Why Companies Now Take Twice as Long to Hire

It takes much longer to get hired today than it did a few years ago. Find out why.

If you’re waiting to hear back after a job interview, prepare to wait longer.

The average hiring time in the United States increased from 12.6 days to 22.9 days between 2010 and 2014, according to a new research paper from Glassdoor.

While that may sound frustrating, Americans actually don’t realize how good they have it. Among the six countries examined, only Canada has a shorter time period between interview and hire — 22.1 days.

The research paper — titled “Why Is Hiring Taking Longer? New Insights from Glassdoor Data” — is based on an analysis of more than 344,000 interview reviews posted to Glassdoor’s website and an examination of various other factors.

Hiring times are longest for public-sector jobs, such as those of government employees. Those jobs require an additional 21.9 to 28.8 days to fill on average compared with typical non-government jobs. The shortest hiring times were in the retail industry, which took 2.4 to 8.5 fewer days than typical jobs.

The longest interview processes were for jobs as police officers, which average about 128 days to fill. Entry-level marketing jobs have the shortest hiring time — about four days.
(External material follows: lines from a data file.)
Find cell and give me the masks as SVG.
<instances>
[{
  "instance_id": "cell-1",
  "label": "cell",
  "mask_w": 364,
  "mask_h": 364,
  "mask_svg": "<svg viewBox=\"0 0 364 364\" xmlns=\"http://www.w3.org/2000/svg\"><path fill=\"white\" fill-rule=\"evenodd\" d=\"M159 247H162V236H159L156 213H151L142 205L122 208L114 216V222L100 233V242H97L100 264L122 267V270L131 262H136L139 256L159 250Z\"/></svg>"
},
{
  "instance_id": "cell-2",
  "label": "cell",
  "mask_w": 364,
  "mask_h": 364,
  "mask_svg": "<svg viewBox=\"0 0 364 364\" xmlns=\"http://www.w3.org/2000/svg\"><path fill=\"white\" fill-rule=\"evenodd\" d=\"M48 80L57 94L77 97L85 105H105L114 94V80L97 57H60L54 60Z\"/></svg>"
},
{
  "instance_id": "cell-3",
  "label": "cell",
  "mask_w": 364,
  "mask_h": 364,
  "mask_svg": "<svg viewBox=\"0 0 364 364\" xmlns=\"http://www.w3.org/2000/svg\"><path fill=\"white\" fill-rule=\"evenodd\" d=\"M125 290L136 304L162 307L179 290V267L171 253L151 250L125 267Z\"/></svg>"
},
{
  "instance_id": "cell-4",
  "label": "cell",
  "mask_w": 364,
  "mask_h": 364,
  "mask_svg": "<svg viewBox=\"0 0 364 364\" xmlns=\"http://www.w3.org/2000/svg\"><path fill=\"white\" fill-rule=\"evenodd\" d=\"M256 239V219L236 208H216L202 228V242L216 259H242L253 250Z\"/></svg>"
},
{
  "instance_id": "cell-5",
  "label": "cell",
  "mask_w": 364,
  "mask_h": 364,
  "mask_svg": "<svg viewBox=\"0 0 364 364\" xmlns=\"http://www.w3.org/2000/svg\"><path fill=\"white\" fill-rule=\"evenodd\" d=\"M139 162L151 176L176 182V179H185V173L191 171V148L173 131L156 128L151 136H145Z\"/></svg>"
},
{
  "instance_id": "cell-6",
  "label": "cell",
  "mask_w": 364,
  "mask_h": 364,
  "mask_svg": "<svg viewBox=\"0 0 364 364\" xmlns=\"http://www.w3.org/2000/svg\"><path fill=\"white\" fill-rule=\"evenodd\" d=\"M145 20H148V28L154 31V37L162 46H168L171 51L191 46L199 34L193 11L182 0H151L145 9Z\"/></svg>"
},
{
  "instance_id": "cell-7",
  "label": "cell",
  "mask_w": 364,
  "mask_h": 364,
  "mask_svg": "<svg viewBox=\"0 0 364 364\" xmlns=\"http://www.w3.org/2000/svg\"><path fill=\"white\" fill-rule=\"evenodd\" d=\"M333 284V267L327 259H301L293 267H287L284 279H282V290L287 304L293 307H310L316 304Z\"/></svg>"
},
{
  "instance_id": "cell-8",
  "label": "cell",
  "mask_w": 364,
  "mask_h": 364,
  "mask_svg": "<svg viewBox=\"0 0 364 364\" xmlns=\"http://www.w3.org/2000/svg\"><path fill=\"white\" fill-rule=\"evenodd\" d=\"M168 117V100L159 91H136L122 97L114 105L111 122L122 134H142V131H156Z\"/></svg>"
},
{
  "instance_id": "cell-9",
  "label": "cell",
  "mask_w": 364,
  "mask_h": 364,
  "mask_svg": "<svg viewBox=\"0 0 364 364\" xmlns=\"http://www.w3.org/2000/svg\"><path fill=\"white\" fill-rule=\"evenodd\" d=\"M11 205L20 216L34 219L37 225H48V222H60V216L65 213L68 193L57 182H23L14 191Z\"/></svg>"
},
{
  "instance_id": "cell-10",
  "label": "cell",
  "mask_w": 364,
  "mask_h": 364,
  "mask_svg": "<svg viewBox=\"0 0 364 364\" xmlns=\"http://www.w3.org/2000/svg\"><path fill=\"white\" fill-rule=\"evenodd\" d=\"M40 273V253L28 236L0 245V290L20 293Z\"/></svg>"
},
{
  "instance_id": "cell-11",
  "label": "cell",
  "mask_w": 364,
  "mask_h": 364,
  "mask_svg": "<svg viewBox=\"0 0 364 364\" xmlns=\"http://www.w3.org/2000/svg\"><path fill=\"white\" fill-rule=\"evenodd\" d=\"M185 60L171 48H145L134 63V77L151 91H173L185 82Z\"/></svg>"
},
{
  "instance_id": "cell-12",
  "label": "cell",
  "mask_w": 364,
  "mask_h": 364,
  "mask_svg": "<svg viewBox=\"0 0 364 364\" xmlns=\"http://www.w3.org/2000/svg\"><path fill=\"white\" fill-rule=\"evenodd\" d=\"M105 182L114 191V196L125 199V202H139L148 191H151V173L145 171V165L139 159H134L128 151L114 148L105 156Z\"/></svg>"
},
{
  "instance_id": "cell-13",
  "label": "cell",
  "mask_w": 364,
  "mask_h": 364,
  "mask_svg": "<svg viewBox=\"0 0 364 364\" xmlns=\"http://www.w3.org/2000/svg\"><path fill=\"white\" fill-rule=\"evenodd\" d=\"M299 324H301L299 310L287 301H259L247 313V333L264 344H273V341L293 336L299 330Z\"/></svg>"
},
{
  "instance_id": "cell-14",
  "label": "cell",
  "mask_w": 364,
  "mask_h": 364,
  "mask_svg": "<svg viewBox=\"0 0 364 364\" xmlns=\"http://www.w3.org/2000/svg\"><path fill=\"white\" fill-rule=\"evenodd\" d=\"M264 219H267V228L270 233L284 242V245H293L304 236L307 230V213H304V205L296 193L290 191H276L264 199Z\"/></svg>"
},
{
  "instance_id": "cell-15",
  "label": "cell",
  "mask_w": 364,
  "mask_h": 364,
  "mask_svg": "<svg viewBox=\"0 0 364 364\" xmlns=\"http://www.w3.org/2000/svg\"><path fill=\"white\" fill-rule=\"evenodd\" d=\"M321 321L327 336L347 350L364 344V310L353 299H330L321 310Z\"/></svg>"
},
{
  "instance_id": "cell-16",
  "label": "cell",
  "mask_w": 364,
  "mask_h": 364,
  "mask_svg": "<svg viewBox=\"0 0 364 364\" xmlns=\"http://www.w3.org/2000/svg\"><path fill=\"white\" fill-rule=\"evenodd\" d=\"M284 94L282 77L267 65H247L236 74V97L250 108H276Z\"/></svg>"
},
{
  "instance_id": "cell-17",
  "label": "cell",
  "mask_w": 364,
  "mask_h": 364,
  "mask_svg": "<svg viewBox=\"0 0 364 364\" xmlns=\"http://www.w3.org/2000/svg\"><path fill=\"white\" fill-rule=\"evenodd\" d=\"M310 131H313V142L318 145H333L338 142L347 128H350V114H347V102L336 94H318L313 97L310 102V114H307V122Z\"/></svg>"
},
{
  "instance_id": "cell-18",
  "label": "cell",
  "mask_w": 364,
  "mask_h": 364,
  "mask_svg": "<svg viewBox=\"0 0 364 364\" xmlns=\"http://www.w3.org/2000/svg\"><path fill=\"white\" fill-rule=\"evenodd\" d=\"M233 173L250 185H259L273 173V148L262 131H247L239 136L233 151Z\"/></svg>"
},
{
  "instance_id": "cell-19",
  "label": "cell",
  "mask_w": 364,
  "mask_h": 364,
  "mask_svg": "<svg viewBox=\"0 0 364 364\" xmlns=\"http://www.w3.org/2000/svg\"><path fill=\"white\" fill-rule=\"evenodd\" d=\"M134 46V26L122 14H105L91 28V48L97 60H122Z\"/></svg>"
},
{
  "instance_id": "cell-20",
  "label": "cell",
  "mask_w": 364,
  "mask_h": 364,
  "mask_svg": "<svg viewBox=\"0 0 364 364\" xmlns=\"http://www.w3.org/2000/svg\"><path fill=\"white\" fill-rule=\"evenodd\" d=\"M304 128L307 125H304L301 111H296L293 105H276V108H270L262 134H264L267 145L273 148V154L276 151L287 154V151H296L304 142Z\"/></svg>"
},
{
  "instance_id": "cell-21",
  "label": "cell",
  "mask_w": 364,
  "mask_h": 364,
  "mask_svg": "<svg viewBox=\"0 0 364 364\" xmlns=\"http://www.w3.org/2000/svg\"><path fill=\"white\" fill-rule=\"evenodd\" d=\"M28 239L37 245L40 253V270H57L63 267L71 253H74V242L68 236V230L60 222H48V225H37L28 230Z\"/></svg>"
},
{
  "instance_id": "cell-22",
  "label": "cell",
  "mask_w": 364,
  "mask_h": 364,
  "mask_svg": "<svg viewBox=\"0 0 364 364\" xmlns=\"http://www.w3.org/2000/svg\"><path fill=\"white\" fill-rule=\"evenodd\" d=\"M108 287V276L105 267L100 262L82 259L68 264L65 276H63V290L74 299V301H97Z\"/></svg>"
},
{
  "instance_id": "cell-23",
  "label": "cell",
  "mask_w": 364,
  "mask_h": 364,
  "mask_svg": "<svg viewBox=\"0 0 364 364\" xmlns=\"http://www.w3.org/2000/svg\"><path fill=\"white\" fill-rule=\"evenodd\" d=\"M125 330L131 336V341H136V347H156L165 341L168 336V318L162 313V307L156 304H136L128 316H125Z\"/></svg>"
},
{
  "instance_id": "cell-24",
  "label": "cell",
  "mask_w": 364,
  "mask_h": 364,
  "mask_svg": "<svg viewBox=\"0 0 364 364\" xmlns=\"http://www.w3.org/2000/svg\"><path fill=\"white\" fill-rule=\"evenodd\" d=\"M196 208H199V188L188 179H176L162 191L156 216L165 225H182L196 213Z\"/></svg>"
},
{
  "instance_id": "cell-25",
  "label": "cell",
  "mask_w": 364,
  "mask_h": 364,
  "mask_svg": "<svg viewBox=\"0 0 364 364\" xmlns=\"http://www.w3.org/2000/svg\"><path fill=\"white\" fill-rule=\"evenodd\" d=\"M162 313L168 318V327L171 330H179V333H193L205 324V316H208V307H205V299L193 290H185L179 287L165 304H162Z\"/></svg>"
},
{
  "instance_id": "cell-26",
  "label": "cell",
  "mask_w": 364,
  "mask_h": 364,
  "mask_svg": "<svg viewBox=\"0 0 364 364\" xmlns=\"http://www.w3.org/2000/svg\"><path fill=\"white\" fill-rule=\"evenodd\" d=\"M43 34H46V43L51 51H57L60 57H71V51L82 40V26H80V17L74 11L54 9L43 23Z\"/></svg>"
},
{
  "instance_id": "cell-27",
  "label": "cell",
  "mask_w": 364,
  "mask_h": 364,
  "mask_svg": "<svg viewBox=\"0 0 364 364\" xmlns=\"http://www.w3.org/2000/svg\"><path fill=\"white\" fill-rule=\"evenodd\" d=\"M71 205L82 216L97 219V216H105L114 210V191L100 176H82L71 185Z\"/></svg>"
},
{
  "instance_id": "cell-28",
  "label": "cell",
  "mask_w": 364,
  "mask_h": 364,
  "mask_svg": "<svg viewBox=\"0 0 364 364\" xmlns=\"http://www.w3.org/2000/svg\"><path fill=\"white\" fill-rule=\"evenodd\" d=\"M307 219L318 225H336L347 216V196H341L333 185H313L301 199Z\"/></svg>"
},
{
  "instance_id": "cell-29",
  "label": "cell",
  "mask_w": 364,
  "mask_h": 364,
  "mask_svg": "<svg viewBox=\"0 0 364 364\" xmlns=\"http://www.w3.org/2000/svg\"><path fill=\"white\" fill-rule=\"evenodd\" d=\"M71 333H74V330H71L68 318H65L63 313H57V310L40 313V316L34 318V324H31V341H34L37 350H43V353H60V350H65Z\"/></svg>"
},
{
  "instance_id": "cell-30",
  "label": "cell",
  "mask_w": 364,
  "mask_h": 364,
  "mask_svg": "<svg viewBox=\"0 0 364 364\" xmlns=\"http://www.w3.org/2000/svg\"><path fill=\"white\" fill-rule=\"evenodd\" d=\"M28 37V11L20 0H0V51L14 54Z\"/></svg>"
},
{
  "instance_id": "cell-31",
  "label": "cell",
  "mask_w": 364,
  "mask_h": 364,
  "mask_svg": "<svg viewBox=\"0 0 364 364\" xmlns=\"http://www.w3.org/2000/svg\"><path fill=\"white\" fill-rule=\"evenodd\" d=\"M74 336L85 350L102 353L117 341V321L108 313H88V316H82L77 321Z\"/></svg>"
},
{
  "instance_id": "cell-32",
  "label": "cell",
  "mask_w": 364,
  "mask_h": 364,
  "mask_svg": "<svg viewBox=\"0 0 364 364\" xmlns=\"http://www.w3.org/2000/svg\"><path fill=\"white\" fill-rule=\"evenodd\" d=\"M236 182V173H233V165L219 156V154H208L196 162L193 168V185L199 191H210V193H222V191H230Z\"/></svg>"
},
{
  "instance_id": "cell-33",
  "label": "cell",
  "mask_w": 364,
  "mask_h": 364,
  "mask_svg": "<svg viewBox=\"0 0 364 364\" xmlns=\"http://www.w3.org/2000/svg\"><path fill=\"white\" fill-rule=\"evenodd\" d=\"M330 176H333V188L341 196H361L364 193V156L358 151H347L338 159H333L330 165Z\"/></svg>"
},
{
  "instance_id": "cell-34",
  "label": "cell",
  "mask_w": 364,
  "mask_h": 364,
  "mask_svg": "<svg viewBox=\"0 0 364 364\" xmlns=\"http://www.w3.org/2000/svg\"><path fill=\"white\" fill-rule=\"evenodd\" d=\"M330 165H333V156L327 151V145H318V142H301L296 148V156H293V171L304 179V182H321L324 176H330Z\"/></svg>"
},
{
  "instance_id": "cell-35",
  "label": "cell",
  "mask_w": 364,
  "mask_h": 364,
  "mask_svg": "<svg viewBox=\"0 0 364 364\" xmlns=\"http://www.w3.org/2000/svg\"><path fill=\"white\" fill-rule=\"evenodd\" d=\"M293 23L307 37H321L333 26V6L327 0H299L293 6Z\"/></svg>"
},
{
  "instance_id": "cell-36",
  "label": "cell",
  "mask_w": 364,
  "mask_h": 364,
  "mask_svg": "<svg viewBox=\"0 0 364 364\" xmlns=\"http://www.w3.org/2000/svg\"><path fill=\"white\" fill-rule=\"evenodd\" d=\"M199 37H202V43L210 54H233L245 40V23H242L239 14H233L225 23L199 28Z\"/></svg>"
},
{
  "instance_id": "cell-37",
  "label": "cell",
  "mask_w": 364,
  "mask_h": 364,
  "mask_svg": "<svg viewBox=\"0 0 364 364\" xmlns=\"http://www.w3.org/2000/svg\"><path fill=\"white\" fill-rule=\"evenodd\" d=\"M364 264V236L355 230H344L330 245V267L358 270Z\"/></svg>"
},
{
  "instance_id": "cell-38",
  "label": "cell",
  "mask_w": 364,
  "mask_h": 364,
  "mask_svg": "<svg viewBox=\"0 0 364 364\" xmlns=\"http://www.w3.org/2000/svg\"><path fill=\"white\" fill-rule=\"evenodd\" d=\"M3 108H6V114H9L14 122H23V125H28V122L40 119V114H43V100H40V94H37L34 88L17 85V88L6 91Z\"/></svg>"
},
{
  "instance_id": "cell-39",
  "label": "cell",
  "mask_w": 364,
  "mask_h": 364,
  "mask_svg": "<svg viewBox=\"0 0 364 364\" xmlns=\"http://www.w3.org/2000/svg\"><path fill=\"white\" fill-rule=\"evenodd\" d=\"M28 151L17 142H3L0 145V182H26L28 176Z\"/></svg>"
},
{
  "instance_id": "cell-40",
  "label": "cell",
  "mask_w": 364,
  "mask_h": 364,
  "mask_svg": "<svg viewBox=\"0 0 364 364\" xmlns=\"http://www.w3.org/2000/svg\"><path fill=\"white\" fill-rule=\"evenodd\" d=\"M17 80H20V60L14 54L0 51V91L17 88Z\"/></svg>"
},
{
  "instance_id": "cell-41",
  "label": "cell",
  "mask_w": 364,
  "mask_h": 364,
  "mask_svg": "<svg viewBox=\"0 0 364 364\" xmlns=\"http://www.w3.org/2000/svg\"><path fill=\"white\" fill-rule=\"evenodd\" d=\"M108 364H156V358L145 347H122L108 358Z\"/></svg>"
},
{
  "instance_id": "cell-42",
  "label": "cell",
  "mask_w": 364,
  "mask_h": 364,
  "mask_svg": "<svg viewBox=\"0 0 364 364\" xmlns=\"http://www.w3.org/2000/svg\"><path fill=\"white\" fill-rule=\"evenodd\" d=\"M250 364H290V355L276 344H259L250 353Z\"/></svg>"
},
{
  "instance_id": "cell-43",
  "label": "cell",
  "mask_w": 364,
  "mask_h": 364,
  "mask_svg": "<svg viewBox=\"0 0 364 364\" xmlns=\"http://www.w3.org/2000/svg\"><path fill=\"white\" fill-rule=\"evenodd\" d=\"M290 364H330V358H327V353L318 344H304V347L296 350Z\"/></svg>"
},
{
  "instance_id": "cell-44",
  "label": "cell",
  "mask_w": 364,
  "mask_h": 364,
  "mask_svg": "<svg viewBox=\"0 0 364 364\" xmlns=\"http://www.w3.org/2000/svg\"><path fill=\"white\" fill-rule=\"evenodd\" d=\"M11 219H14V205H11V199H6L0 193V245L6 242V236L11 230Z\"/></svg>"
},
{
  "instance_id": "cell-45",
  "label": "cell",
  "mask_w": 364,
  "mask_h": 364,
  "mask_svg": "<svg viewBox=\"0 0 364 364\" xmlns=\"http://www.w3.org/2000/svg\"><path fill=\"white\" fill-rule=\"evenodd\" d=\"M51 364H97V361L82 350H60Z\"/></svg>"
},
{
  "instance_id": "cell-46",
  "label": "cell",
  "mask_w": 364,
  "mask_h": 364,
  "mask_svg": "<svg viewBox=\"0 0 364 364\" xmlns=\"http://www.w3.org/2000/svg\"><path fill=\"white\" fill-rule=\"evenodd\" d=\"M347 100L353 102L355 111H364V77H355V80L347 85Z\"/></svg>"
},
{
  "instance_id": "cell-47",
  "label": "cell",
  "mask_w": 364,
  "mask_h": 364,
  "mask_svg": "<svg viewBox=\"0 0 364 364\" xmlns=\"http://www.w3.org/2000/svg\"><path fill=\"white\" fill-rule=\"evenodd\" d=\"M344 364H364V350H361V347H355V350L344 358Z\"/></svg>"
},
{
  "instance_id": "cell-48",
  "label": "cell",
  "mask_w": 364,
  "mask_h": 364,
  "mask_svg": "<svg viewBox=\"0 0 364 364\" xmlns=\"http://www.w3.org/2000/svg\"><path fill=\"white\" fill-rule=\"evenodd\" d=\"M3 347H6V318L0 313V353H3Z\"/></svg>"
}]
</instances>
One reason hiring is taking longer is the more common use of screening — especially background checks and skill tests. Glassdoor’s chief economist, Andrew Chamberlain, who wrote the research paper, tells CBS News:

“Every one of those screens adds time to the hiring process. More and more jobs today require creativity and judgment and are non-routine tasks and are hard to automate. These jobs are harder to screen for.”

One-on-one interviews (68 percent) and telephone interviews (56 percent) are the most commonly reported screening methods. Intelligence tests (6 percent) and candidate presentations (7 percent) are the least common.

Background checks have increased sharply since 2010, however. In 2010, they were used in 25 percent of hiring screens. In 2014, that jumped to 42 percent.